What really is reflection? Is it just the reemission of EMR? I asked my teacher, he said in quantum sense, it is true. But when I read something about emissivity in Stefan Boltzmann's equation, it states that if an object reflects most light, then it absorbs and reemits less. So what it said means reflection and absorption and reemission are different concepts.

## 1 Answer

Reflected light can be though of as originating in oscillating charges in the medium. The incident light causes the charges to oscillate, and the oscillators generate the reflected light. This process happens almost instantaneously. The atoms in the medium are oscillating coherently (in step) with the incident radiation.
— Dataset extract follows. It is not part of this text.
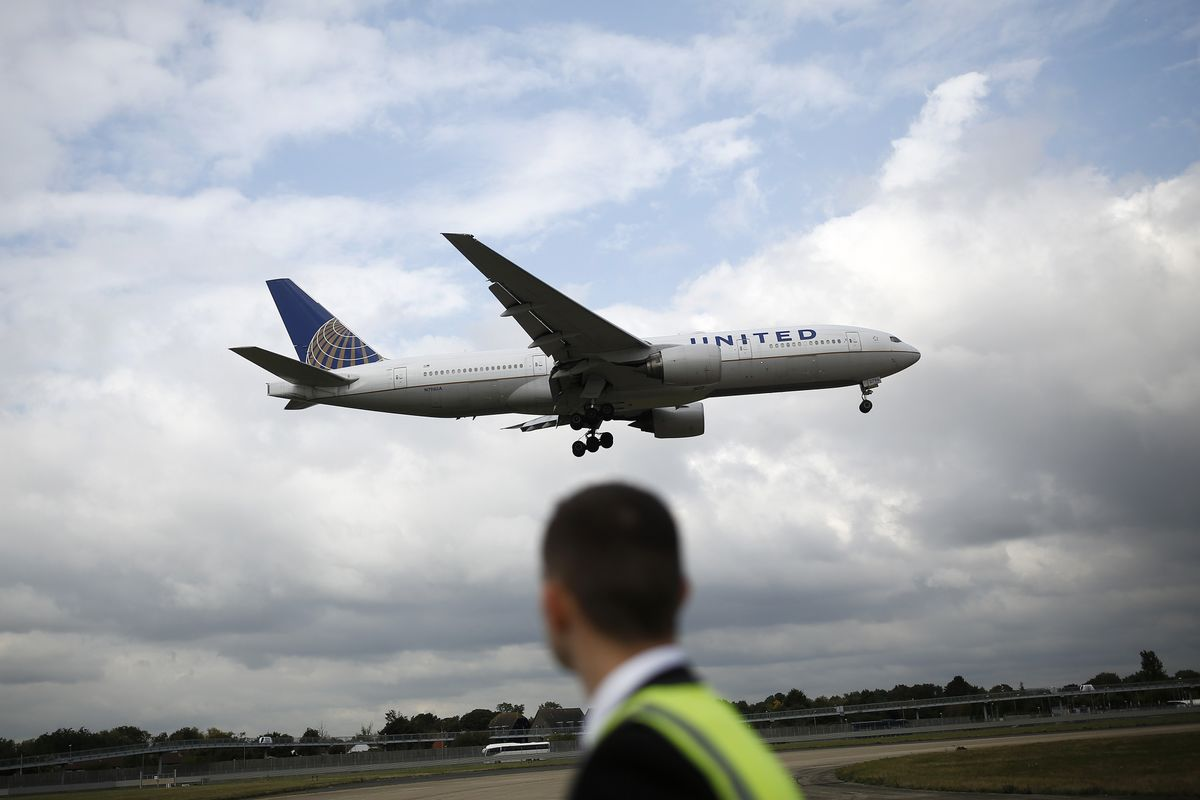 United Is Sued for Denying Sick Man's Request to Land Plane
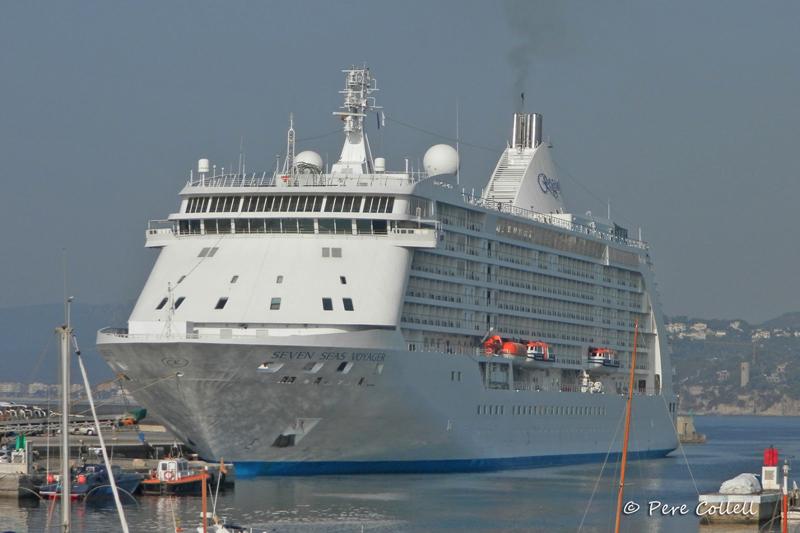 El Seven Seas Voyager, al port de Palamós.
The frequency of the light is such that none (well, very little) energy is deposited in the medium.

But some radiation is absorbed, especially if the energy of the radiation matches energy level spacings in the medium. Absorption means (almost by definition) that the energy of the light is diverted from coherent oscillation of the atoms in the medium. How this is described classically is a somewhat long story, but if you allow for quantum mechanics, you can say that the atoms are excited to a higher energy level, removing the energy from the incident light. In reflection, the atom merely oscillates without being excited to a higher level.

The diverted energy can go almost anywhere from there. It can re-radiate in some other direction (scattering) or the energy can be transferred to other atoms by collisions (without radiation). Often the energy is ultimately distributed into vibrations of many atoms, and the temperature of the medium rises. Whatever happens, the process is not "nearly instantaneous" the way it is for reflection.

In a nutshell, reflection is coherent and nearly instantaneous. Absorption/re-emission is incoherent, and is not quite instantaneous (but it can be very fast).